WHAT THE EXERCISE ASKS
Look below for the line holding "1wfPtghE-120.jpg#xywh=240,402,120,67" and the line holding "1wfPtghE-120.jpg#xywh=0,603,120,67". Transcribe exactly those lines and all lines between them, nothing more.

[Saved data entries]
===============
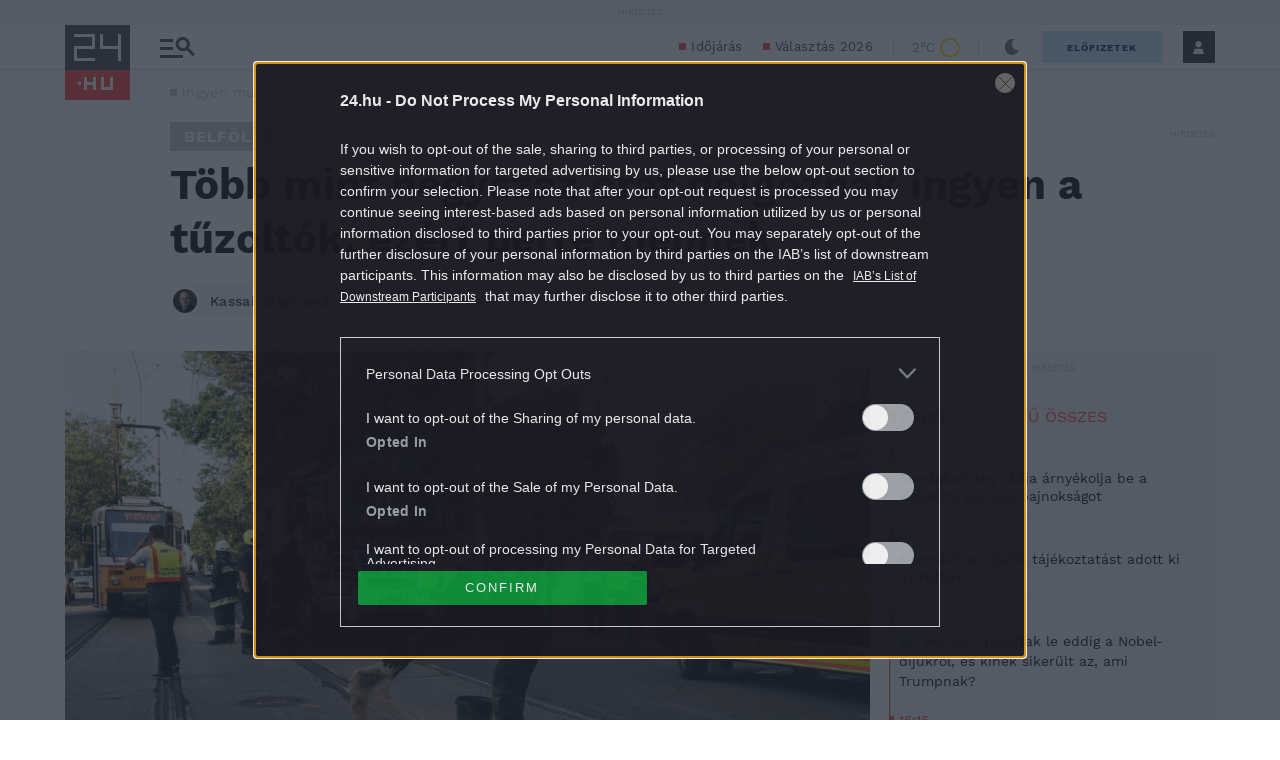

--- FILE ---
content_type: text/vtt
request_url: https://assets-jpcust.jwpsrv.com/strips/1wfPtghE-120.vtt
body_size: 757
content:
WEBVTT

00:00.000 --> 00:44.585
1wfPtghE-120.jpg#xywh=0,0,120,67

00:44.585 --> 01:29.170
1wfPtghE-120.jpg#xywh=120,0,120,67

01:29.170 --> 02:13.756
1wfPtghE-120.jpg#xywh=240,0,120,67

02:13.756 --> 02:58.341
1wfPtghE-120.jpg#xywh=360,0,120,67

02:58.341 --> 03:42.926
1wfPtghE-120.jpg#xywh=0,67,120,67

03:42.926 --> 04:27.512
1wfPtghE-120.jpg#xywh=120,67,120,67

04:27.512 --> 05:12.097
1wfPtghE-120.jpg#xywh=240,67,120,67

05:12.097 --> 05:56.682
1wfPtghE-120.jpg#xywh=360,67,120,67

05:56.682 --> 06:41.268
1wfPtghE-120.jpg#xywh=0,134,120,67

06:41.268 --> 07:25.853
1wfPtghE-120.jpg#xywh=120,134,120,67

07:25.853 --> 08:10.438
1wfPtghE-120.jpg#xywh=240,134,120,67

08:10.438 --> 08:55.024
1wfPtghE-120.jpg#xywh=360,134,120,67

08:55.024 --> 09:39.609
1wfPtghE-120.jpg#xywh=0,201,120,67

09:39.609 --> 10:24.194
1wfPtghE-120.jpg#xywh=120,201,120,67

10:24.194 --> 11:08.780
1wfPtghE-120.jpg#xywh=240,201,120,67

11:08.780 --> 11:53.365
1wfPtghE-120.jpg#xywh=360,201,120,67

11:53.365 --> 12:37.950
1wfPtghE-120.jpg#xywh=0,268,120,67

12:37.950 --> 13:22.536
1wfPtghE-120.jpg#xywh=120,268,120,67

13:22.536 --> 14:07.121
1wfPtghE-120.jpg#xywh=240,268,120,67

14:07.121 --> 14:51.706
1wfPtghE-120.jpg#xywh=360,268,120,67

14:51.706 --> 15:36.292
1wfPtghE-120.jpg#xywh=0,335,120,67

15:36.292 --> 16:20.877
1wfPtghE-120.jpg#xywh=120,335,120,67

16:20.877 --> 17:05.462
1wfPtghE-120.jpg#xywh=240,335,120,67

17:05.462 --> 17:50.048
1wfPtghE-120.jpg#xywh=360,335,120,67

17:50.048 --> 18:34.633
1wfPtghE-120.jpg#xywh=0,402,120,67

18:34.633 --> 19:19.218
1wfPtghE-120.jpg#xywh=120,402,120,67

19:19.218 --> 20:03.804
1wfPtghE-120.jpg#xywh=240,402,120,67

20:03.804 --> 20:48.389
1wfPtghE-120.jpg#xywh=360,402,120,67

20:48.389 --> 21:32.974
1wfPtghE-120.jpg#xywh=0,469,120,67

21:32.974 --> 22:17.560
1wfPtghE-120.jpg#xywh=120,469,120,67

22:17.560 --> 23:02.145
1wfPtghE-120.jpg#xywh=240,469,120,67

23:02.145 --> 23:46.730
1wfPtghE-120.jpg#xywh=360,469,120,67

23:46.730 --> 24:31.316
1wfPtghE-120.jpg#xywh=0,536,120,67

24:31.316 --> 25:15.901
1wfPtghE-120.jpg#xywh=120,536,120,67

25:15.901 --> 26:00.486
1wfPtghE-120.jpg#xywh=240,536,120,67

26:00.486 --> 26:45.072
1wfPtghE-120.jpg#xywh=360,536,120,67

26:45.072 --> 27:29.657
1wfPtghE-120.jpg#xywh=0,603,120,67

27:29.657 --> 28:14.242
1wfPtghE-120.jpg#xywh=120,603,120,67

28:14.242 --> 28:58.828
1wfPtghE-120.jpg#xywh=240,603,120,67

28:58.828 --> 29:43.413
1wfPtghE-120.jpg#xywh=360,603,120,67

29:43.413 --> 30:27.998
1wfPtghE-120.jpg#xywh=0,670,120,67

30:27.998 --> 31:12.584
1wfPtghE-120.jpg#xywh=120,670,120,67

31:12.584 --> 31:57.169
1wfPtghE-120.jpg#xywh=240,670,120,67

31:57.169 --> 32:41.754
1wfPtghE-120.jpg#xywh=360,670,120,67

32:41.754 --> 33:26.340
1wfPtghE-120.jpg#xywh=0,737,120,67

33:26.340 --> 34:10.925
1wfPtghE-120.jpg#xywh=120,737,120,67

34:10.925 --> 34:55.510
1wfPtghE-120.jpg#xywh=240,737,120,67

34:55.510 --> 35:40.096
1wfPtghE-120.jpg#xywh=360,737,120,67

35:40.096 --> 36:24.681
1wfPtghE-120.jpg#xywh=0,804,120,67

36:24.681 --> 37:09.266
1wfPtghE-120.jpg#xywh=120,804,120,67

37:09.266 --> 37:53.852
1wfPtghE-120.jpg#xywh=240,804,120,67

37:53.852 --> 38:38.437
1wfPtghE-120.jpg#xywh=360,804,120,67

38:38.437 --> 39:23.022
1wfPtghE-120.jpg#xywh=0,871,120,67

39:23.022 --> 40:07.608
1wfPtghE-120.jpg#xywh=120,871,120,67

40:07.608 --> 40:52.193
1wfPtghE-120.jpg#xywh=240,871,120,67

40:52.193 --> 41:36.778
1wfPtghE-120.jpg#xywh=360,871,120,67

41:36.778 --> 42:21.364
1wfPtghE-120.jpg#xywh=0,938,120,67

42:21.364 --> 43:05.949
1wfPtghE-120.jpg#xywh=120,938,120,67

43:05.949 --> 43:50.534
1wfPtghE-120.jpg#xywh=240,938,120,67

43:50.534 --> 44:35.120
1wfPtghE-120.jpg#xywh=360,938,120,67

44:35.120 --> 45:19.705
1wfPtghE-120.jpg#xywh=0,1005,120,67

45:19.705 --> 46:04.290
1wfPtghE-120.jpg#xywh=120,1005,120,67

46:04.290 --> 46:48.876
1wfPtghE-120.jpg#xywh=240,1005,120,67

46:48.876 --> 47:33.461
1wfPtghE-120.jpg#xywh=360,1005,120,67

47:33.461 --> 48:18.046
1wfPtghE-120.jpg#xywh=0,1072,120,67

48:18.046 --> 49:02.632
1wfPtghE-120.jpg#xywh=120,1072,120,67

49:02.632 --> 49:47.217
1wfPtghE-120.jpg#xywh=240,1072,120,67

49:47.217 --> 50:31.802
1wfPtghE-120.jpg#xywh=360,1072,120,67

50:31.802 --> 51:16.388
1wfPtghE-120.jpg#xywh=0,1139,120,67

51:16.388 --> 52:00.973
1wfPtghE-120.jpg#xywh=120,1139,120,67

52:00.973 --> 52:45.558
1wfPtghE-120.jpg#xywh=240,1139,120,67

52:45.558 --> 53:30.144
1wfPtghE-120.jpg#xywh=360,1139,120,67

53:30.144 --> 54:14.729
1wfPtghE-120.jpg#xywh=0,1206,120,67

54:14.729 --> 54:59.314
1wfPtghE-120.jpg#xywh=120,1206,120,67

54:59.314 --> 55:43.900
1wfPtghE-120.jpg#xywh=240,1206,120,67

55:43.900 --> 56:28.485
1wfPtghE-120.jpg#xywh=360,1206,120,67

56:28.485 --> 57:13.070
1wfPtghE-120.jpg#xywh=0,1273,120,67

57:13.070 --> 57:57.656
1wfPtghE-120.jpg#xywh=120,1273,120,67

57:57.656 --> 58:42.241
1wfPtghE-120.jpg#xywh=240,1273,120,67

58:42.241 --> 59:26.826
1wfPtghE-120.jpg#xywh=360,1273,120,67

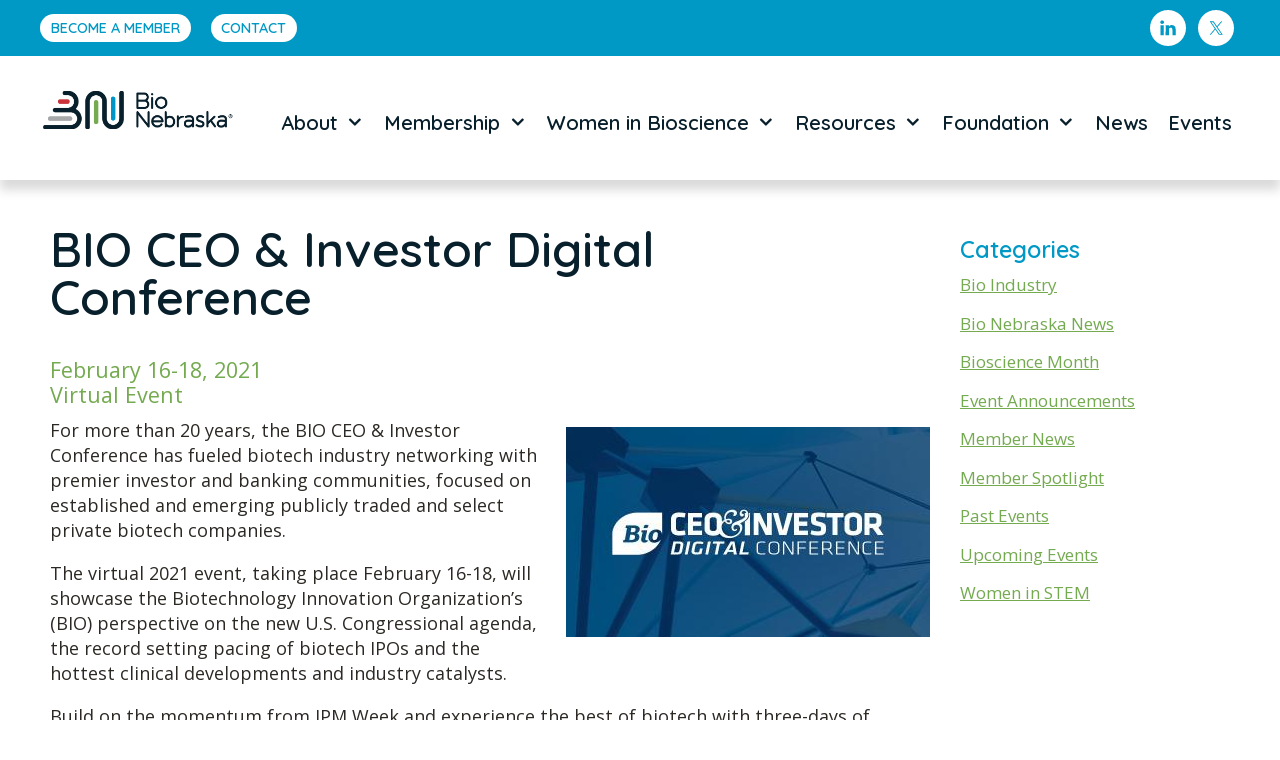

--- FILE ---
content_type: image/svg+xml
request_url: https://www.bionebraska.org/wp-content/uploads/2020/04/bio-ne-name-logo.svg
body_size: 1876
content:
<svg xmlns="http://www.w3.org/2000/svg" viewBox="0 0 333.49 69.91"><defs><style>.a4ff0df9-98c2-456b-83ff-ab529b8e1c46{fill:#081f2c;}.e9328fc5-13a2-4f37-92b6-0ef388504fb5{fill:#0095c8;}.bd9d87b5-048c-42bc-8684-aa84cefe0b66{fill:#74aa50;}.b563f2ca-66be-4edc-aac3-6ee603f8faf1{fill:#cb333b;}.ebb9206c-6e27-4904-a124-a5163b6f4dda{fill:#a7a8aa;}</style></defs><title>figure3Asset 3</title><g id="fb646274-0fa5-4403-9bd9-4907ad630234" data-name="Layer 2"><g id="ea805551-c05b-40b2-97e3-fc290c72fd2b" data-name="Layer 1"><path class="a4ff0df9-98c2-456b-83ff-ab529b8e1c46" d="M214.21,32.78A11.18,11.18,0,1,1,225.38,21.6,11.19,11.19,0,0,1,214.21,32.78Zm0-18.6a7.43,7.43,0,1,0,7.42,7.42A7.43,7.43,0,0,0,214.21,14.18Z"/><path class="a4ff0df9-98c2-456b-83ff-ab529b8e1c46" d="M184.18,32.78H171.09a1.88,1.88,0,0,1-1.87-1.88V5.06a1.87,1.87,0,0,1,1.87-1.87h12.23a8.32,8.32,0,0,1,5.62,14.45,8.32,8.32,0,0,1-4.76,15.14ZM173,29h11.21a4.57,4.57,0,0,0,0-9.14l-11.21,0Zm0-12.92,10.35,0a4.64,4.64,0,0,0,4.58-4.63,4.58,4.58,0,0,0-4.58-4.57H173Z"/><path class="a4ff0df9-98c2-456b-83ff-ab529b8e1c46" d="M197.77,32.92a1.88,1.88,0,0,1-1.88-1.87v-18a1.88,1.88,0,0,1,3.75,0v18A1.87,1.87,0,0,1,197.77,32.92Z"/><path class="a4ff0df9-98c2-456b-83ff-ab529b8e1c46" d="M195.71,6.4a2.06,2.06,0,1,1,2.06,2.06A2.06,2.06,0,0,1,195.71,6.4Z"/><path class="a4ff0df9-98c2-456b-83ff-ab529b8e1c46" d="M313.3,63.18l-6.89-9.32L312,48.27a1.87,1.87,0,0,0-2.65-2.65l-9.45,9.47V38.48a1.88,1.88,0,0,0-3.75,0V64.29a1.88,1.88,0,0,0,3.75,0V60.4l3.84-3.85,6.55,8.85a1.88,1.88,0,0,0,1.51.76,1.82,1.82,0,0,0,1.11-.36A1.87,1.87,0,0,0,313.3,63.18Z"/><path class="a4ff0df9-98c2-456b-83ff-ab529b8e1c46" d="M330.73,45.74c-4.26-3-11.72-.51-12.55-.21a1.87,1.87,0,0,0,1.25,3.53c1.65-.58,6.87-1.87,9.14-.26.29.2,1.18.83,1.18,2.91v1.23a31,31,0,0,0-6.55-.7,8.14,8.14,0,0,0-6.26,2.35,7.23,7.23,0,0,0-1.83,4.7v.06a.4.4,0,0,0,0,.11.41.41,0,0,0,0,.11v.06a7.26,7.26,0,0,0,1.83,4.71,8.14,8.14,0,0,0,6.26,2.35,10.49,10.49,0,0,0,6.55-2.63v.23a1.87,1.87,0,0,0,3.74,0V51.71A6.83,6.83,0,0,0,330.73,45.74Zm-7.53,17.2a4.66,4.66,0,0,1-3.48-1.12,3.6,3.6,0,0,1-.87-2.36,3.56,3.56,0,0,1,.87-2.35A4.62,4.62,0,0,1,323.2,56a27.26,27.26,0,0,1,6.55.81v1.87C328.65,60.16,326,62.94,323.2,62.94Z"/><path class="a4ff0df9-98c2-456b-83ff-ab529b8e1c46" d="M270.86,45.74c-4.26-3-11.72-.51-12.56-.21a1.87,1.87,0,1,0,1.26,3.53c1.64-.58,6.85-1.88,9.14-.26.29.2,1.17.83,1.17,2.91v1.23a30.93,30.93,0,0,0-6.54-.7,8.14,8.14,0,0,0-6.26,2.35,7.23,7.23,0,0,0-1.83,4.7v.34a7.26,7.26,0,0,0,1.83,4.71,8.14,8.14,0,0,0,6.26,2.35,10.44,10.44,0,0,0,6.54-2.63v.23a1.88,1.88,0,0,0,3.75,0V51.71A6.83,6.83,0,0,0,270.86,45.74Zm-7.53,17.2a4.68,4.68,0,0,1-3.49-1.12,3.63,3.63,0,0,1-.86-2.36,3.59,3.59,0,0,1,.86-2.35A4.65,4.65,0,0,1,263.33,56a27.1,27.1,0,0,1,6.54.81v1.87C268.78,60.16,266.15,62.94,263.33,62.94Z"/><path class="a4ff0df9-98c2-456b-83ff-ab529b8e1c46" d="M207.26,66.45a11.17,11.17,0,1,1,11.17-11.17,1.87,1.87,0,0,1-1.87,1.87H200.07a7.43,7.43,0,0,0,13.15,2.56,1.88,1.88,0,0,1,3,2.24A11.24,11.24,0,0,1,207.26,66.45Zm-7.19-13h14.38a7.43,7.43,0,0,0-14.38,0Z"/><path class="a4ff0df9-98c2-456b-83ff-ab529b8e1c46" d="M285.67,66.36a17.19,17.19,0,0,1-8.17-2.43,1.87,1.87,0,0,1,2-3.17,13.45,13.45,0,0,0,6.17,1.85,3.07,3.07,0,0,0,3.28-2.2v-.23c0-.76,0-1.91-4-3.08-5.54-1.62-7.5-3.51-7.5-7.23,0-2.84,2.25-5.9,7.18-5.9a10.94,10.94,0,0,1,6.56,2,1.87,1.87,0,0,1-2.3,2.95,7.54,7.54,0,0,0-4.26-1.16c-2.12,0-3.43.83-3.43,2.16s0,2.22,4.81,3.63c6,1.75,6.7,4.53,6.66,6.75v.18A6.7,6.7,0,0,1,285.67,66.36Z"/><path class="a4ff0df9-98c2-456b-83ff-ab529b8e1c46" d="M236.63,48.24a9.53,9.53,0,0,0-7-3.17h0a9.4,9.4,0,0,0-5.28,1.67l0-8a1.88,1.88,0,0,0-1.88-1.86h0a1.87,1.87,0,0,0-1.86,1.88l.11,25.55a1.89,1.89,0,0,0,1.88,1.87h0a1.86,1.86,0,0,0,1.79-1.41,9.37,9.37,0,0,0,5.33,1.66h0c5.47,0,9.89-4.84,9.87-10.73A11.07,11.07,0,0,0,236.63,48.24Zm-7,14.47h0a6.06,6.06,0,0,1-5.28-3.39l0-7.07a6,6,0,0,1,5.27-3.43,5.89,5.89,0,0,1,4.31,2,7.36,7.36,0,0,1,1.89,5C235.78,59.56,233,62.69,229.62,62.71Z"/><path class="a4ff0df9-98c2-456b-83ff-ab529b8e1c46" d="M253.86,45.15a11,11,0,0,0-7.55,3V46.36a1.88,1.88,0,1,0-3.75,0V64.29a1.88,1.88,0,0,0,3.75,0V54.6c0-3.1,3.86-6.07,7.55-6.07a1.69,1.69,0,0,0,0-3.38Z"/><path class="a4ff0df9-98c2-456b-83ff-ab529b8e1c46" d="M191.36,66.45a1.87,1.87,0,0,1-1.47-.71L173,44.2V64.58a1.88,1.88,0,0,1-3.75,0V38.78a1.88,1.88,0,0,1,3.35-1.16l16.92,21.54V38.78a1.87,1.87,0,0,1,3.74,0v25.8a1.86,1.86,0,0,1-1.87,1.87Z"/><path class="e9328fc5-13a2-4f37-92b6-0ef388504fb5" d="M126.92,53.89a4.09,4.09,0,0,1-4.09-4.09V14.52a4.09,4.09,0,1,1,8.18,0V49.8A4.09,4.09,0,0,1,126.92,53.89Z"/><path class="bd9d87b5-048c-42bc-8684-aa84cefe0b66" d="M96.06,60.33A4.09,4.09,0,0,1,92,56.24V21a4.09,4.09,0,0,1,8.18,0V56.24A4.09,4.09,0,0,1,96.06,60.33Z"/><path class="a4ff0df9-98c2-456b-83ff-ab529b8e1c46" d="M142.35,0a4.09,4.09,0,0,0-4.09,4.09v46.3a11.34,11.34,0,1,1-22.68,0V19.52a19.53,19.53,0,0,0-39,0v46.3a4.1,4.1,0,0,0,8.19,0V19.52a11.34,11.34,0,0,1,22.68,0V50.39a19.53,19.53,0,0,0,39,0V4.09A4.1,4.1,0,0,0,142.35,0Z"/><path class="a4ff0df9-98c2-456b-83ff-ab529b8e1c46" d="M59,32.89A19.5,19.5,0,0,0,44.8,0H39.55a4.1,4.1,0,0,0,0,8.19H44.8a11.34,11.34,0,1,1,0,22.67h-23a4.1,4.1,0,0,0,0,8.19h28.6a11.34,11.34,0,0,1,0,22.68H4.09a4.09,4.09,0,0,0,0,8.18h46.3a19.51,19.51,0,0,0,8.6-37Z"/><path class="b563f2ca-66be-4edc-aac3-6ee603f8faf1" d="M44.21,23.62H30.8a4.1,4.1,0,0,1,0-8.19H44.21a4.1,4.1,0,0,1,0,8.19Z"/><path class="ebb9206c-6e27-4904-a124-a5163b6f4dda" d="M49,54.48H12.65a4.09,4.09,0,0,1,0-8.18H49a4.09,4.09,0,0,1,0,8.18Z"/></g></g></svg>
===============
TASK ANSWER
1wfPtghE-120.jpg#xywh=240,402,120,67

20:03.804 --> 20:48.389
1wfPtghE-120.jpg#xywh=360,402,120,67

20:48.389 --> 21:32.974
1wfPtghE-120.jpg#xywh=0,469,120,67

21:32.974 --> 22:17.560
1wfPtghE-120.jpg#xywh=120,469,120,67

22:17.560 --> 23:02.145
1wfPtghE-120.jpg#xywh=240,469,120,67

23:02.145 --> 23:46.730
1wfPtghE-120.jpg#xywh=360,469,120,67

23:46.730 --> 24:31.316
1wfPtghE-120.jpg#xywh=0,536,120,67

24:31.316 --> 25:15.901
1wfPtghE-120.jpg#xywh=120,536,120,67

25:15.901 --> 26:00.486
1wfPtghE-120.jpg#xywh=240,536,120,67

26:00.486 --> 26:45.072
1wfPtghE-120.jpg#xywh=360,536,120,67

26:45.072 --> 27:29.657
1wfPtghE-120.jpg#xywh=0,603,120,67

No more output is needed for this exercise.